Well, well! Jack Debereaux, gubernatorial hopeful, craves the presence of humble-yet-honest private eye. Curiouser and curiouser. Debereaux’s political clout might explain the involvement of the Special Affairs Bureau with whatever was going down.

“Heavens to bestiality,” I said. “Is it pinochle night again already? How time flies.”

Stress brings out the sophomore in me.

“All I know, sir,” said the driver, “is that Mr.
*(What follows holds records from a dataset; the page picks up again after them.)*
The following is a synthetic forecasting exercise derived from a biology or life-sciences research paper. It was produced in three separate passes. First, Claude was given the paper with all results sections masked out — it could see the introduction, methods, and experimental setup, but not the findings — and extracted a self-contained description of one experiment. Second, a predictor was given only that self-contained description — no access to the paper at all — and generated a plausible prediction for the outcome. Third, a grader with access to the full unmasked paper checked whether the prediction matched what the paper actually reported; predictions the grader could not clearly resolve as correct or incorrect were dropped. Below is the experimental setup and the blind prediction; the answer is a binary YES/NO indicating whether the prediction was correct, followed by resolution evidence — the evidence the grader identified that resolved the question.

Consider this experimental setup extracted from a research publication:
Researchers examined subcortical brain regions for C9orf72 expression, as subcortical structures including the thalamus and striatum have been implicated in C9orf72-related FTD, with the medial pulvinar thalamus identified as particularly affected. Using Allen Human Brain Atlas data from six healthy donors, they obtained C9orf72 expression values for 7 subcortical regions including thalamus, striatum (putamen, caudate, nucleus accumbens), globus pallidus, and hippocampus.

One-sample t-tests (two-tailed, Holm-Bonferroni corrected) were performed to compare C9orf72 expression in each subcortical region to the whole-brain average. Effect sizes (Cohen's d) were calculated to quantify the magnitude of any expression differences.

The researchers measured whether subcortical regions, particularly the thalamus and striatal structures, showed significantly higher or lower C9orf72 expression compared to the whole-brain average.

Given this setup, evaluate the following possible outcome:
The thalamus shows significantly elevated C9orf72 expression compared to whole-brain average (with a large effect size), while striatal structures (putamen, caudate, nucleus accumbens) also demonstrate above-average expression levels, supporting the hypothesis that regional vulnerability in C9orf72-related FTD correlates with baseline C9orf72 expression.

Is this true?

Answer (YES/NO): NO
Debereaux emphasized the need for promptness.”

They always do.

“I’ll just change into my white tie and tails,” I told him.

“As I understand it,” said the driver, “this is more of a come-as-you-are occasion.”

The Debereaux family made their money in distilling and brewing, which suggested that back in the Prohibition Era they likely kept some pretty choice company. While the limo crawled uptown, I checked out its cocktail bar—stocked with a multitude of Debereaux brands—and mixed myself a martini, which I then sipped, debonair as all hell. Traffic being stalled as usual, I had plenty of time to think about why Big Jack, as he liked to be called, wanted to see me. The only thing I was reasonably sure of was that it probably had something to do with the fact that he was regularly seen at spots like The Pierre and Le Pavillon, dining with Sami Mendelssohn, Yari’s mother.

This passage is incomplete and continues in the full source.